La séparation de phase
Certains digestats subissent un traitement dit de “séparation de phase”, par exemple par centrifugation ou utilisation d’une presse à vis, qui permet d’isoler :
- une fraction solide concentrée en matière organique et en éléments phosphatés, utilisable comme amendement de fond ;
- une fraction liquide concentrée en azote, sous forme ammoniacale principalement, et en potassium (Figure 1.4).
La séparation de phase engendre une gestion différenciée du digestat en fonction de critères techniques (mode d’épandage, distance des parcelles, etc.), économiques (coût d’épandage) et agronomiques (besoins des parcelles et des cultures en termes d’amendement ou de fertilisation).
Le contexte réglementaire
Cadre général
Le digestat de méthanisation, en fonction de sa composition et de sa teneur en matière sèche, peut être considéré à la fois comme une matière «amendante» (qui modifie ou améliore les propriétés physiques, chimiques ou biologiques des sols) ou «fertilisante» ayant un rôle d’engrais (qui apporte aux plantes des éléments directement utiles à leur nutrition).

- Données fournies -
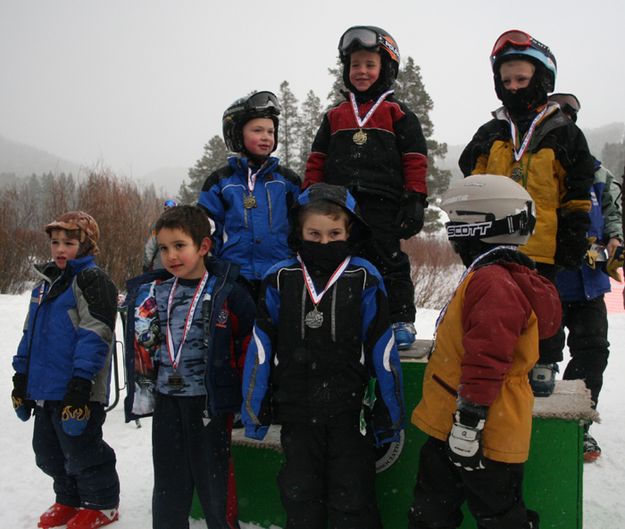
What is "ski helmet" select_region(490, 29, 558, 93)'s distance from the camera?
300 centimetres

- Consigne -
Recopiez sans rien changer le passage du texte sur le digestat de méthanisation, en commençant par « La séparation de phase engendre » et en terminant par « à leur nutrition). ». Le matériel fourni n'intervient pas dans ce travail.

- Corrigé -
La séparation de phase engendre une gestion différenciée du digestat en fonction de critères techniques (mode d’épandage, distance des parcelles, etc.), économiques (coût d’épandage) et agronomiques (besoins des parcelles et des cultures en termes d’amendement ou de fertilisation).
Le contexte réglementaire
Cadre général
Le digestat de méthanisation, en fonction de sa composition et de sa teneur en matière sèche, peut être considéré à la fois comme une matière «amendante» (qui modifie ou améliore les propriétés physiques, chimiques ou biologiques des sols) ou «fertilisante» ayant un rôle d’engrais (qui apporte aux plantes des éléments directement utiles à leur nutrition).